The lesson in that bit of wisdom is this – to find perch, you must stay on the move, too.  Use portable ice shanties like the Fish Trap designed by Dave Genz.

Bohn focuses on two basic patterns.  One concentrates on shallow perch working the remaining green weeds.  The other centers on deep water, usually mud flats and deeper holes.

Early winter and weeds perch may be their eating small leeches and insect larvae.  In deep water, they are probably focusing on microscopic zooplankton or mayfly larvae known as “wigglers.”

If fish aren’t in one of those places, they will probably be in the other.

Start by checking for shallow weed fish first. Check weed patches on the edges of bars or dropoffs on the edges of flats. Those locations can produce all winter and become overlooked in exchange for deeper water areas. Perch will migrate along the sides or over the tops of the weed patches. Some larger crappie size minnows help to eliminate small perch!

Drill lots of holes and fish each one.  It’s often impossible to see these fish on the flasher because they can stay so tight to the bottom or in the vegetation.  You can’t tell if fish are there unless you drop your bait down to see.  An underwater camera like an Aqua-Vu can do the trick, too.  “It’s a mistake not to put a minnow or a waxie or a wiggler down the hole.  I can’t tell you how many times I’ve limited my fishing, by not searching,” he said.

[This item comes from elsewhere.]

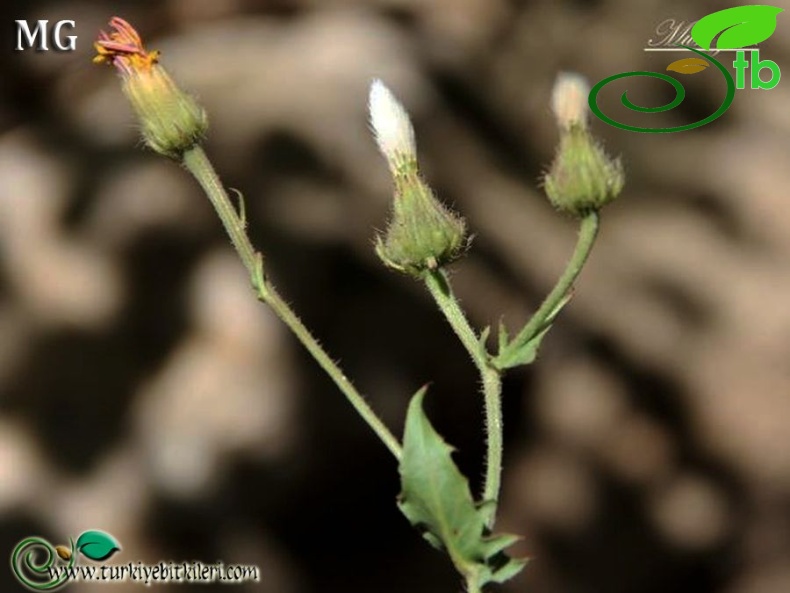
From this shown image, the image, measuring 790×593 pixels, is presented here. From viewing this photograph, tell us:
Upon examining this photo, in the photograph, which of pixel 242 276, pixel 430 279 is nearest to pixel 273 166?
pixel 242 276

Searching with the Vexilar Flasher might work for bluegill, but don’t be fooled into thinking perch are not available.

If no fish are biting after a few minutes, head for deeper water.  Depending on the lake, deeper water can mean 20, 40 even 60 feet.  Fish go deeper and water temperature drops until they start to move shallower again in late February while preparing to spawn on sandy bottoms.  Perch are the first species to reproduce each year.

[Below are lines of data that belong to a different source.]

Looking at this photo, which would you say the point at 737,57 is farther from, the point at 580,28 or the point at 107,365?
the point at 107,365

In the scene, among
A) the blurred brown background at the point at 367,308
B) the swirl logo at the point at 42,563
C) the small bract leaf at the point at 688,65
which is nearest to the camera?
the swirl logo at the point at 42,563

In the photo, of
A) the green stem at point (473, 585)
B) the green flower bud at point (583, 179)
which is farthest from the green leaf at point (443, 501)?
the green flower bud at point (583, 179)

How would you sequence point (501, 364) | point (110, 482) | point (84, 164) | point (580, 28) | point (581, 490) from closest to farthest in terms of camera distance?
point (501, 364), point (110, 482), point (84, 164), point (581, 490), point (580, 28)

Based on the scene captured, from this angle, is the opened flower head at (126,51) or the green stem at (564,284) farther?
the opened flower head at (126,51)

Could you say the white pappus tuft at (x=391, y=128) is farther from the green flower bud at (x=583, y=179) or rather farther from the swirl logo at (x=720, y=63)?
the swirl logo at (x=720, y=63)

Look for deep mud flats off the tips of points.  Bohn uses the newer model Vexilar FL-18 package with the zoom feature.  He can concentrate on the area closest to the bottom where the fish are.

In low-light conditions at sunrise, a band of zooplankton often clutters the view of the bottom as they emerge from the mud.   That’s a good sign.  Perch won’t be far away. They love that stuff.

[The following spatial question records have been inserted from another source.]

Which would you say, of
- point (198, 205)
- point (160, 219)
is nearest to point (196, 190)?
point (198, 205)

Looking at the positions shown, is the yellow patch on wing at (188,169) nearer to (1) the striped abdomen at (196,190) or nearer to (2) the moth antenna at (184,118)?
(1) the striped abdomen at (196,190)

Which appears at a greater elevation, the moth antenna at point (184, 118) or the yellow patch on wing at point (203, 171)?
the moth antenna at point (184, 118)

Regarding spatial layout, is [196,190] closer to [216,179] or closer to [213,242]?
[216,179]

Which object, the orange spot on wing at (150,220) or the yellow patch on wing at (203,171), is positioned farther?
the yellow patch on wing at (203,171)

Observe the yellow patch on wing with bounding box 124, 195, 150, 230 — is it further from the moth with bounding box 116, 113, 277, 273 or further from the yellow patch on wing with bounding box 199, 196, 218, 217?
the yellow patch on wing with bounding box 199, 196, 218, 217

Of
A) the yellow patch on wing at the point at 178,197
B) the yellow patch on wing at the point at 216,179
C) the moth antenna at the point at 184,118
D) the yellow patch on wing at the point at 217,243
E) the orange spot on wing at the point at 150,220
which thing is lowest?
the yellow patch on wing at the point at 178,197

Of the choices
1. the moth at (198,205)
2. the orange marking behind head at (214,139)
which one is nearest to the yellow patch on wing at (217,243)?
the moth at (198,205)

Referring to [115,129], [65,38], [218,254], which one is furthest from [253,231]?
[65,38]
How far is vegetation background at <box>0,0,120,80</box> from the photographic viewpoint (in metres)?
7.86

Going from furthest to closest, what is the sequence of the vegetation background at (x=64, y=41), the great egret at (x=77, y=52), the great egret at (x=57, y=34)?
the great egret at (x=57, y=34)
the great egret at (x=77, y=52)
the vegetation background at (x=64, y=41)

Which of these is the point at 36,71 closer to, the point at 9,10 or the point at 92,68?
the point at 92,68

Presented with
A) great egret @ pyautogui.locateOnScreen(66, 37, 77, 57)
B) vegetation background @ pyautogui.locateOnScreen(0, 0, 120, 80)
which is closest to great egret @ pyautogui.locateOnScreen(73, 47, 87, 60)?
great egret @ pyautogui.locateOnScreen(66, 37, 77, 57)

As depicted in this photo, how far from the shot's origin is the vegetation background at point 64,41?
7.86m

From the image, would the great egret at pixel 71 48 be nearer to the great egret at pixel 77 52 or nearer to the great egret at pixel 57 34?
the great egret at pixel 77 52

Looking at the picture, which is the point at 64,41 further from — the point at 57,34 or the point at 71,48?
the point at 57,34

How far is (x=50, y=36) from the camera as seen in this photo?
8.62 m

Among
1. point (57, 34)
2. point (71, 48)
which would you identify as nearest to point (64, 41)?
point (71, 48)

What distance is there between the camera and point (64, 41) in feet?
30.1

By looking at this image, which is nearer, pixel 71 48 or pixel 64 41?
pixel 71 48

Bohn also likes the Aqua-Vu SV-100 and Aqua-Vu Scout SRT, which features Spectral Response lighting. Bohn seems to think that attracts zooplankton beneath his hole and jigging area.  An accessory Ice Pod Stand will keep the camera lens out of the mud.

Found them? Now what?

Bohn uses two different set-ups depending on the presentation he wants to use.  For jigging, Bohn likes the Dave Genz rod series in 28- and 30-inches.  He uses 4-pound Stren Magnathin, which has the diameter of 3-pound test. Helps hold onto the occasional walleye bite.

One of his favorite baits is a Nil’s Master spoon, a narrow spoon that has a short chain for added flash and action.  Bohn also uses size zero or size 1 Swedish Pimples.  Another good choice is a size 1 System Rattl’r or a small #6 Genz Worm.   Try the new Techni-Glo colors, especially in times of low-light. When do these Glo color patterns work-all day!

Try adding a split shot a few inches above the jig in order to get the bait down quickly to avoid wasted time.  Add three of four “spikes,” wigglers or two waxies for action, smell and taste of natural bait.  When fishing for perch, it is critical that the bait is alive.

For finesse fishing, Bohn turns to a shorter ice rod of 18 or 24 inches still-fished in a second hole.  He adds a spring bobber to the tip, and then pastes a glow bead on it to make light strikes easier to see.  Add a Thill Pro-Series Float PS105 or PSW105 (Weighted) designed by Greg rigged as a slip float for super light bites and for minnows. The new Pro Series Floats are getting huge acceptance from ice anglers across the Midwest.

With a crappie-sized minnow, use a split shot, hook or ice jig.  Hook the minnow near the tail.  This increases the action and perch like to take the minnows headfirst.  If the minnow tires, simply pick up the rod and jiggle it; that often wakes the minnow up and provokes a quick strike.

Don’t be surprised if you take a bonus walleye or two.

Perch action is good all the way to ice-out in late March.  There have been years when Bohn is still on the ice April Fool’s Day.